In [2]:
import os
import requests
import pandas as pd
import mimetypes
from google.oauth2.credentials import Credentials
from google_auth_oauthlib.flow import InstalledAppFlow
from googleapiclient.discovery import build
from tqdm import tqdm
import requests
import mimetypes
from googleapiclient.http import MediaIoBaseUpload
import io

Loaded data into MyDrive by using Google Drive API. Connected to my drive and loaded the images into there.

In [3]:
# Authenticate and connect to Google Drive
SCOPES = ['https://www.googleapis.com/auth/drive.file']

def authenticate():
    flow = InstalledAppFlow.from_client_secrets_file('credentials.json', SCOPES)
    creds = flow.run_local_server(port=0)
    return build('drive', 'v3', credentials=creds)

# Check/create folder
def get_or_create_folder(service, folder_name, parent_id=None):
    query = f"name='{folder_name}' and mimeType='application/vnd.google-apps.folder'"
    if parent_id:
        query += f" and '{parent_id}' in parents"

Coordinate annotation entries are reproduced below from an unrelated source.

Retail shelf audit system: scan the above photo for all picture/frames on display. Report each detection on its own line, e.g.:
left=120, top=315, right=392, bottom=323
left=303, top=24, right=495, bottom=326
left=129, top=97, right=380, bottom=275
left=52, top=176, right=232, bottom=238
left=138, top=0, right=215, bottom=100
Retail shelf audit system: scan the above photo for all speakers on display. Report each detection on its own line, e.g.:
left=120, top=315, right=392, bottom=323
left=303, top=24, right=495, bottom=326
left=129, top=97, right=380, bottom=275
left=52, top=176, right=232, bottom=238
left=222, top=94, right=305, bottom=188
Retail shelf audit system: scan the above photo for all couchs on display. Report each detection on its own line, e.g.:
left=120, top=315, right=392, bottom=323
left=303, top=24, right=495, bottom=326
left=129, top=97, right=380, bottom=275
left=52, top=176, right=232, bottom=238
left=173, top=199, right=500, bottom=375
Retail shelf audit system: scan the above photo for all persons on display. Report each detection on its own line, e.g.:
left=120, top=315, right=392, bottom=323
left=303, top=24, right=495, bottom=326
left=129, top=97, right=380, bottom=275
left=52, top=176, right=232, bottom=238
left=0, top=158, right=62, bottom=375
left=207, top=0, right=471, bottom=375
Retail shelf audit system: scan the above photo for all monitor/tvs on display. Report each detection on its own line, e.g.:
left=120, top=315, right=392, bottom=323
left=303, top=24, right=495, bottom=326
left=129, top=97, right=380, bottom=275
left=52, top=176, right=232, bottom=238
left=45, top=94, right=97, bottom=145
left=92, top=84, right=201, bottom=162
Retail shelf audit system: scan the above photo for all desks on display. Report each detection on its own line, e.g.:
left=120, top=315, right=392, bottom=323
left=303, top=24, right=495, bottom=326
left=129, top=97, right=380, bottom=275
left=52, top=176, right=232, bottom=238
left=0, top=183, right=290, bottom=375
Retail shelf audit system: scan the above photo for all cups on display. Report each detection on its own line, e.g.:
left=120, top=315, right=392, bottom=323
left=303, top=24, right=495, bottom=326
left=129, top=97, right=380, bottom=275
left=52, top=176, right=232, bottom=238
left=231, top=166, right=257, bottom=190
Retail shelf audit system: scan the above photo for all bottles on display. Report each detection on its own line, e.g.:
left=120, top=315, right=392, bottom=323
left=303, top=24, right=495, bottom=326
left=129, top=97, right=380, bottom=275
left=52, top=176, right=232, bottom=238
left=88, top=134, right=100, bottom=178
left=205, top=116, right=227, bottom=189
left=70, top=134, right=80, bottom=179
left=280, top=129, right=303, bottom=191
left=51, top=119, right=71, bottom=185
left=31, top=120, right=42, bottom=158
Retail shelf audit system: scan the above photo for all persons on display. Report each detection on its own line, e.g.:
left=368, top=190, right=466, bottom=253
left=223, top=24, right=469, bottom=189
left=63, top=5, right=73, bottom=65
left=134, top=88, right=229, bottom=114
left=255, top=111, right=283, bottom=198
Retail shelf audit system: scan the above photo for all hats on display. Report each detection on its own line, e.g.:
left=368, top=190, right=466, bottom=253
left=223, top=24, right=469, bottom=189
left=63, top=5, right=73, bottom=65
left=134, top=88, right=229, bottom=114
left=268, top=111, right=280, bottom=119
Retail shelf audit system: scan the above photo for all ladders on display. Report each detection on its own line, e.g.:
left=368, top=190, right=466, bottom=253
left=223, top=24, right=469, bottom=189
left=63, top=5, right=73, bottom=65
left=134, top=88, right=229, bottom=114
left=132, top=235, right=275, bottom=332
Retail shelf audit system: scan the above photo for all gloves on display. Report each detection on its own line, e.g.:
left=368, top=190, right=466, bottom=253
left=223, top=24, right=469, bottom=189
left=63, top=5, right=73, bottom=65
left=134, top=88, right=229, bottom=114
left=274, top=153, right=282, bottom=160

    results = service.files().list(q=query, fields="files(id, name)").execute()
    folders = results.get('files', [])

    if folders:
        return folders[0]['id']
    else:
        file_metadata = {
            'name': folder_name,
            'mimeType': 'application/vnd.google-apps.folder',
        }
        if parent_id:
            file_metadata['parents'] = [parent_id]

        folder = service.files().create(body=file_metadata, fields='id').execute()
        return folder['id']
    
# Get list of files already uploaded in the folder
def get_uploaded_filenames(service, folder_id):
    uploaded_filenames = set()
    page_token = None
    while True:
        response = service.files().list(
            q=f"'{folder_id}' in parents and trashed = false",
            spaces='drive',
            fields='nextPageToken, files(name)',
            pageToken=page_token
        ).execute()
        for file in response.get('files', []):
            uploaded_filenames.add(file['name'])
        page_token = response.get('nextPageToken', None)
        if page_token is None:
            break
    return uploaded_filenames


# Upload image to Drive
def upload_image(service, image_url, filename, folder_id):
    try:
        response = requests.get(image_url)
        if response.status_code == 200:
            mime_type = mimetypes.guess_type(filename)[0]
            file_metadata = {
                'name': filename,
                'parents': [folder_id]
            }
            media = {
                'mimeType': mime_type,
                'body': response.content
            }

            from googleapiclient.http import MediaIoBaseUpload
            import io

            media_body = MediaIoBaseUpload(io.BytesIO(response.content), mimetype=mime_type, resumable=True)
            service.files().create(body=file_metadata, media_body=media_body, fields='id').execute()
    except Exception as e:
        print(f"Failed to upload {filename}: {e}")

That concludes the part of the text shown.